My first realtime Raytracer

My helpful screenshot

For this part of my project, I am researching about the best way of dealing with raytracing models.
As you can see, I am currently raytracing different models, it works, but the loop that needs to be done is quite a mess.

The image shows a rasterized cube, showing its normals on the left side, and on the right side is the version of the same, but completely raytraced.

The most important thing I am trying to achieve is to avoid the maximum amount of loops on the shader, so I have different compute shaders.

One is for the init of the rays, dealing with a shared buffer between shaders, that is populated with the corresponding data.

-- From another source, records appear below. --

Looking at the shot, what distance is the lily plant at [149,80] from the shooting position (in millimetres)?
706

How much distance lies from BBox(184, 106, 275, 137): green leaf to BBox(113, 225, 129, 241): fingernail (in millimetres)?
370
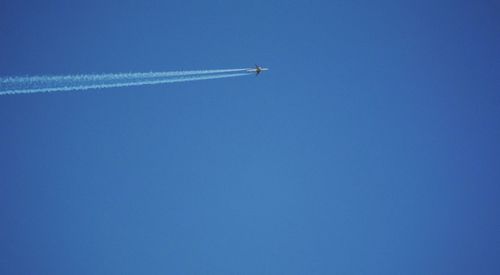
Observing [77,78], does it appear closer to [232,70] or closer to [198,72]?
[198,72]

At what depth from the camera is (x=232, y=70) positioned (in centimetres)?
2023

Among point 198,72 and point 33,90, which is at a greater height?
point 198,72

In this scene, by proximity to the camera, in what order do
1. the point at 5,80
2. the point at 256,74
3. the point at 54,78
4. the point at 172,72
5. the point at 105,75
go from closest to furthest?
1. the point at 5,80
2. the point at 54,78
3. the point at 105,75
4. the point at 172,72
5. the point at 256,74

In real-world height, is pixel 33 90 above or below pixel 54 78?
below

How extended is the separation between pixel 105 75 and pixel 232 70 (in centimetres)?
615

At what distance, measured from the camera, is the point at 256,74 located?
67.4ft

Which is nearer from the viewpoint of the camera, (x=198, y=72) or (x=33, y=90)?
(x=33, y=90)

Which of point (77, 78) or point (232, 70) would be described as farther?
point (232, 70)

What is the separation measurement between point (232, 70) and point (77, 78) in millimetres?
7356

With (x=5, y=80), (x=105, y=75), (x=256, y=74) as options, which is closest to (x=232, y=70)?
(x=256, y=74)

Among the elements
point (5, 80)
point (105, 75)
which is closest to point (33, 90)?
point (5, 80)

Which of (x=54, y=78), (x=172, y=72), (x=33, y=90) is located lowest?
(x=33, y=90)

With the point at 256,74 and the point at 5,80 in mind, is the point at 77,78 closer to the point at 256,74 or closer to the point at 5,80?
the point at 5,80

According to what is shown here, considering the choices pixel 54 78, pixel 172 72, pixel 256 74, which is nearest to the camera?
pixel 54 78
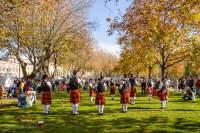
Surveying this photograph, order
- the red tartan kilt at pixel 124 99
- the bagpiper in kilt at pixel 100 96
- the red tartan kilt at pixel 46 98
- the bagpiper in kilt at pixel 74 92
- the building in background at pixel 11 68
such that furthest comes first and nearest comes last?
the building in background at pixel 11 68 < the red tartan kilt at pixel 124 99 < the red tartan kilt at pixel 46 98 < the bagpiper in kilt at pixel 100 96 < the bagpiper in kilt at pixel 74 92

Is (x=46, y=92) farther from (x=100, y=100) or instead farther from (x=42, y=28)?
(x=42, y=28)

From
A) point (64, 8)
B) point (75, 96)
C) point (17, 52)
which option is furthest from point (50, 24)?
point (75, 96)

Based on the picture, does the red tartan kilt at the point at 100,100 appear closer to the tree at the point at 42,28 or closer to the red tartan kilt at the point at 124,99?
the red tartan kilt at the point at 124,99

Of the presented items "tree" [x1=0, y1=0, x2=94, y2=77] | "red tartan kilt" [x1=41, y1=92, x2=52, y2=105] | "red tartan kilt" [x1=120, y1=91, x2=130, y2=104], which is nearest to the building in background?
"tree" [x1=0, y1=0, x2=94, y2=77]

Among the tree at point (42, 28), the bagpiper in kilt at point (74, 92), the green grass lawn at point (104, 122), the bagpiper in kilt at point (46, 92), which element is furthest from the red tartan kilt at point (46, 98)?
the tree at point (42, 28)

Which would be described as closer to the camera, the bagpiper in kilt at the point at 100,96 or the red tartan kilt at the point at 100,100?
the bagpiper in kilt at the point at 100,96

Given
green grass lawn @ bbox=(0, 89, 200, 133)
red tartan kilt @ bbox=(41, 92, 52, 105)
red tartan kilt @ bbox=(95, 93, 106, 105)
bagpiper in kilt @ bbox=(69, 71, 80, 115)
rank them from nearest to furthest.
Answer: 1. green grass lawn @ bbox=(0, 89, 200, 133)
2. bagpiper in kilt @ bbox=(69, 71, 80, 115)
3. red tartan kilt @ bbox=(95, 93, 106, 105)
4. red tartan kilt @ bbox=(41, 92, 52, 105)

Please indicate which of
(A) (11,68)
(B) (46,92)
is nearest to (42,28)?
(B) (46,92)

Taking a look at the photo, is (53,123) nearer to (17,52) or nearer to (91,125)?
(91,125)

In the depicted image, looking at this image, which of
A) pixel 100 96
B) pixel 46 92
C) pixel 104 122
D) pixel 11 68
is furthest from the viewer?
pixel 11 68

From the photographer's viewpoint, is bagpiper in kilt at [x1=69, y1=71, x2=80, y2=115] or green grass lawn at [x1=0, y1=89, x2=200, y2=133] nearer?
green grass lawn at [x1=0, y1=89, x2=200, y2=133]

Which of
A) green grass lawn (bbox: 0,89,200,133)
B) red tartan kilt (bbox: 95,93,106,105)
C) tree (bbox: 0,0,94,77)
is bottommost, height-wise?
green grass lawn (bbox: 0,89,200,133)

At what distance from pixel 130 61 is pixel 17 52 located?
21757 millimetres

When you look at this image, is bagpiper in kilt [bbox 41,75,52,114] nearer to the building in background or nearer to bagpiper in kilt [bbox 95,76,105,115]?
bagpiper in kilt [bbox 95,76,105,115]
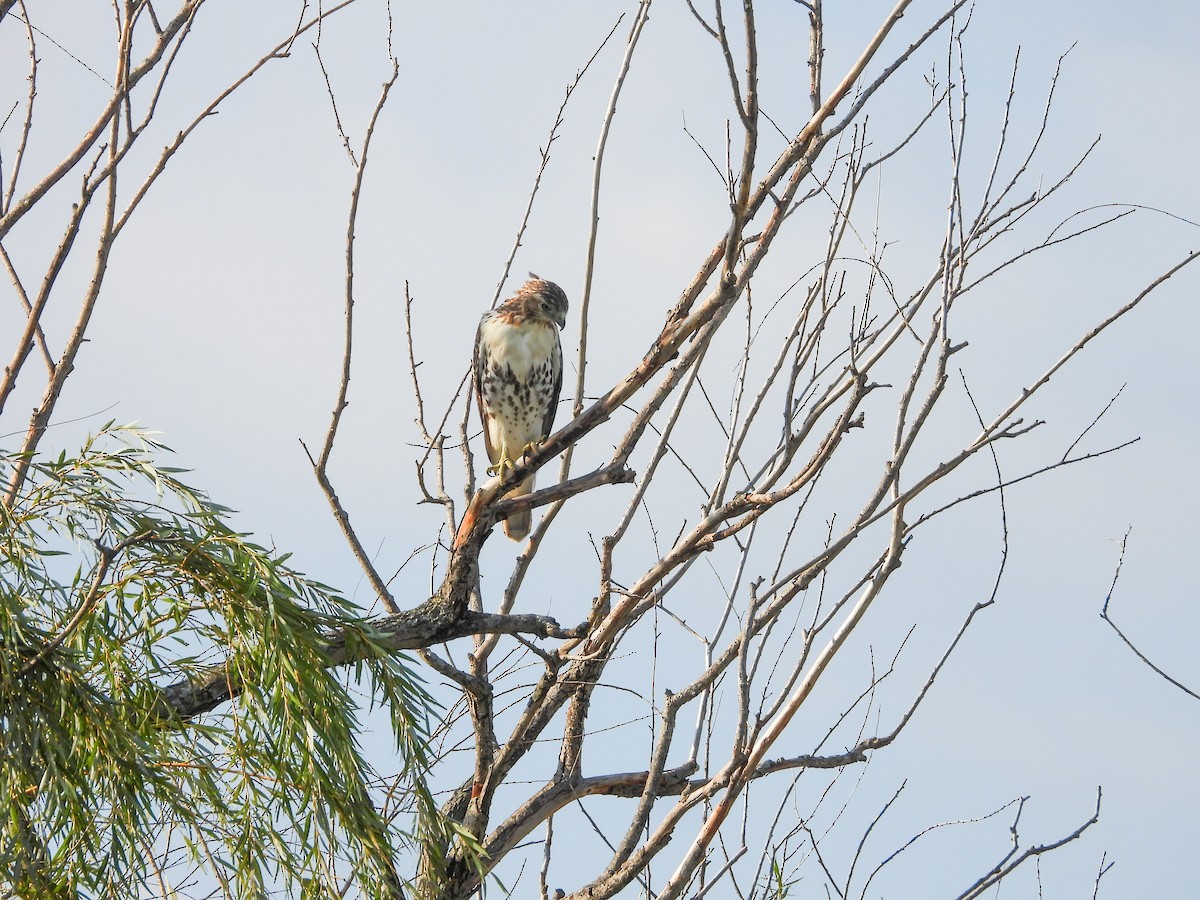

It uses, the projection matrix of the camera, and the view matrix, to get the inverse, and using the NDC, get the corresponding world coordinates, this way I do not have to deal with sending any position to the shader, everything is on this 2 matrixes.
Taking profit of the gl_GlobalInvocationID, that I use as a pixel Coordinate because there is a corresponding match, between image resolution, and this thread identifier,

The other one deals with the whole process of raytracing, but, I am still researching information about compute shaders, because, to avoid the maximum number of loops in this shader, I am taking profit of the WorkGroups, so my compute shader call, looks something like this.

1
2
3
4
5
6
//...

// Init camera rays compute shader

glDispatchCompute((GLuint)(float(testureW)/ 8.0f), (GLuint)(float(testureH)/ 8.0f), samplesZ);
//...

// Raytracer compute shader

glDispatchCompute((GLuint)(float(testureW)/ 8.0f), (GLuint)(float(testureH)/ 8.0f), samplesZ * bounces);

The samplesZ variable, is the number of samples the ray is going to do, and then being sampled, or is the intention, because, right now is set all the time to 1, the same happens to the bounces variable.

The idea is to take profit of a 3D call, used, on the camera init side, to generate a number of rays, that could be sampled, and get the average of all the colors. And on the other side, each time the ray ends one execution, it writes itself on the shared buffer, so when it’s called again, it continues. This way, we have completely erased the for loop for averaging the final color, and the for loop for moving the ray once per each time it hits something.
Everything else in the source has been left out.